Mit dem Marienstift ist es wie mit unseren Enkeln“, sagt Heinrich Behr, „sie sind auch größer geworden, als wir anfangs dachten“. 20 Jahre ist es schon her, dass der Kirchenrat die Leitung der Einrichtung an Jürgen Friedrich übergab. Am 5. August feierte Heinrich Behr seinen 85. Geburtstag.
Seit 1929 ist die Familie Behr mit dem Marienstift verbunden. Damals, Heinrich war gerade einmal drei Jahre alt, erhielt sein Vater Friedrich einen Ruf als Direktor nach Arnstadt, die Familie zog aus der Schleizer Gegend in die Bachstadt. Hier besuchte Heinrich die Grund-und Oberschule, dann kam der Krieg, er konnte 1944 nur ein „Notabitur“ ablegen. Nach Einberufung, Verwundung und amerikanischer Kriegsgefangenschaft holte er das richtige Abitur nach und wurde Grundschullehrer, erst in Arnstadt, dann in Siegelbach. Ab 1947 dann studierte Heinrich Behr Theologie und trat eine Vikar- und Pfarrerstelle in Ebersdorf an – bis 1958 sein Vater starb und er als dessen Nachfolger gewählt wurde.
Über 30 Jahre stand er dem Marienstift vor. Es war eine schwierige Aufgabe, in der DDR eine kirchliche Einrichtung zu führen und sogar auszubauen. Er hat diese Herausforderung bestens gemeistert. Unter seiner Leitung wurde 1962 am Marienstift die erste Werkstatt für Behinderte in der DDR überhaupt eingerichtet, drei Jahre später führte er regelmäßige Elternseminare für Eltern mit Behinderten ein und betrat damit ebenfalls Neuland. Heinrich Behr wurde auch dadurch ein gefragter Experte, nahm an internationalen Tagungen teil und wurde auch Dozent.
Doch im Mittelpunkt seiner Arbeit standen immer das Marienstift und die großen und kleinen Patienten. Er lenkte die Einrichtung durch alle Schwierigkeiten – über die Wende hinaus. 1991 ging der 1972 zum Kirchenrat ernannte Pfarrer in den Ruhestand.

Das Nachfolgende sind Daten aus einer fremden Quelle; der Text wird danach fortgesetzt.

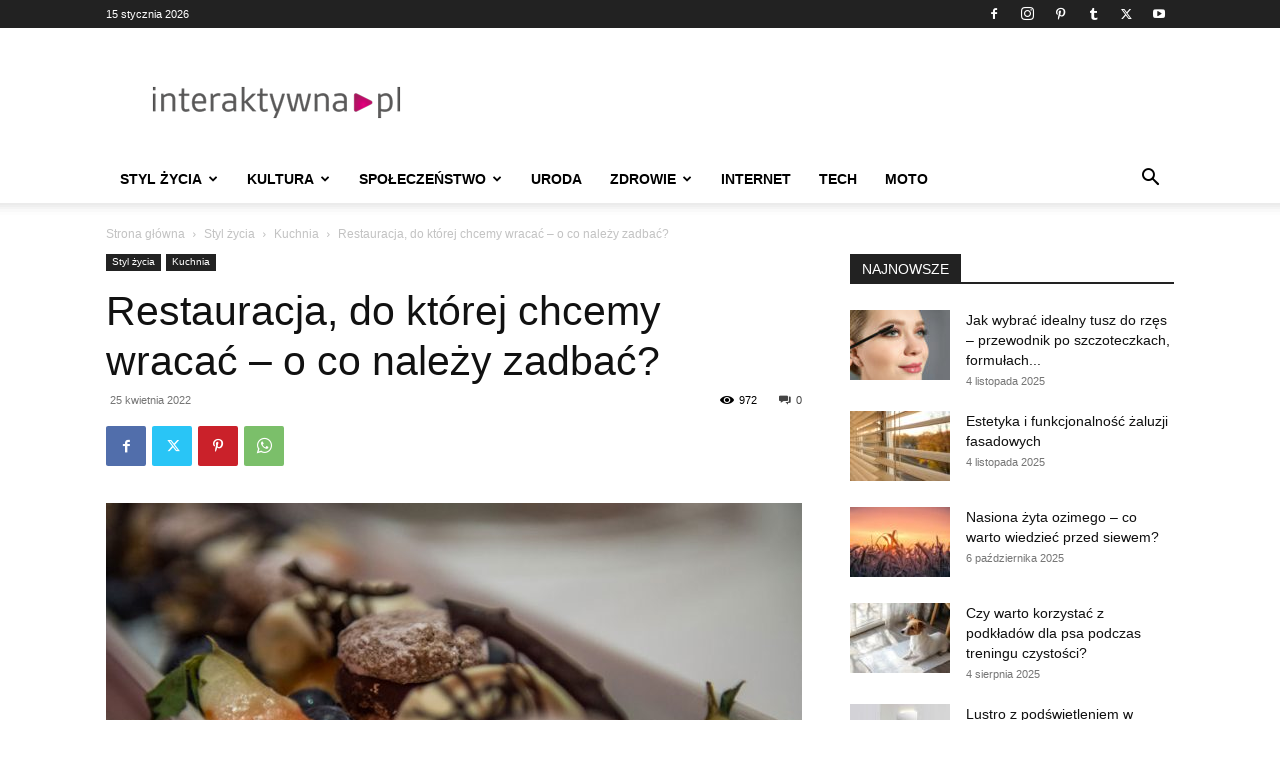

--- FILE ---
content_type: text/html; charset=utf-8
request_url: https://www.google.com/recaptcha/api2/aframe
body_size: 267
content:
<!DOCTYPE HTML><html><head><meta http-equiv="content-type" content="text/html; charset=UTF-8"></head><body><script nonce="Xa-OyOUArq7KDxpAu95YuA">/** Anti-fraud and anti-abuse applications only. See google.com/recaptcha */ try{var clients={'sodar':'https://pagead2.googlesyndication.com/pagead/sodar?'};window.addEventListener("message",function(a){try{if(a.source===window.parent){var b=JSON.parse(a.data);var c=clients[b['id']];if(c){var d=document.createElement('img');d.src=c+b['params']+'&rc='+(localStorage.getItem("rc::a")?sessionStorage.getItem("rc::b"):"");window.document.body.appendChild(d);sessionStorage.setItem("rc::e",parseInt(sessionStorage.getItem("rc::e")||0)+1);localStorage.setItem("rc::h",'1768504600092');}}}catch(b){}});window.parent.postMessage("_grecaptcha_ready", "*");}catch(b){}</script></body></html>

Was im Marienstift und in Arnstadt passiert, verfolgen die Behrs noch immer sehr aufmerksam. Natürlich sind die Rahmenbedingungen für eine Einrichtung der Diakonie der evangelischen Kirche, die sich mit der Behandlung und Rehabilitierung Körperbehinderter beschäftigt, wesentlich besser geworden. Was seit der Wende dort erreicht wurde, wäre zu DDR-Zeiten kaum denkbar gewesen. Aber Heinrich Behr ist es zu verdanken, dass diese Entwicklung auf eine solide Vorarbeit aufbauen konnte.
Heute leben Hannelore und Heinrich Behr, die seit 1952 verheiratet sind, in einer kleinen Wohnung in der Gothaer Straße in Arnstadt. Wenn es etwas gibt, dass er bedauert, ist es die Tatsache, „dass die Familie so weit verstreut ist und man sich so selten sieht“, sagt Heinrich Behr. „Es gibt zwar hier Arbeit, aber sie wird immer noch schlechter bezahlt als in den alten Bundesländern.“
Zum Geburtstag allerdings waren alle drei Kinder und die sechs Enkel da, mittlerweile gibt es auch das erste Urenkelchen. Und der jüngste Enkel, der gerade in London Theologie studiert, hielt die Predigt zum Festgottesdienst in der Oberkirche.
Was sich Heinrich Behr noch wünschen würde? „Eine nette altersgerechte Wohnung vielleicht in ein paar Jahren“, sagte er. Aber das hat gegenwärtig noch Zeit. Denn er ist ja gerade erst 85 geworden.
Update: Im Januar 2015 ist Heinrich Behr gestorben.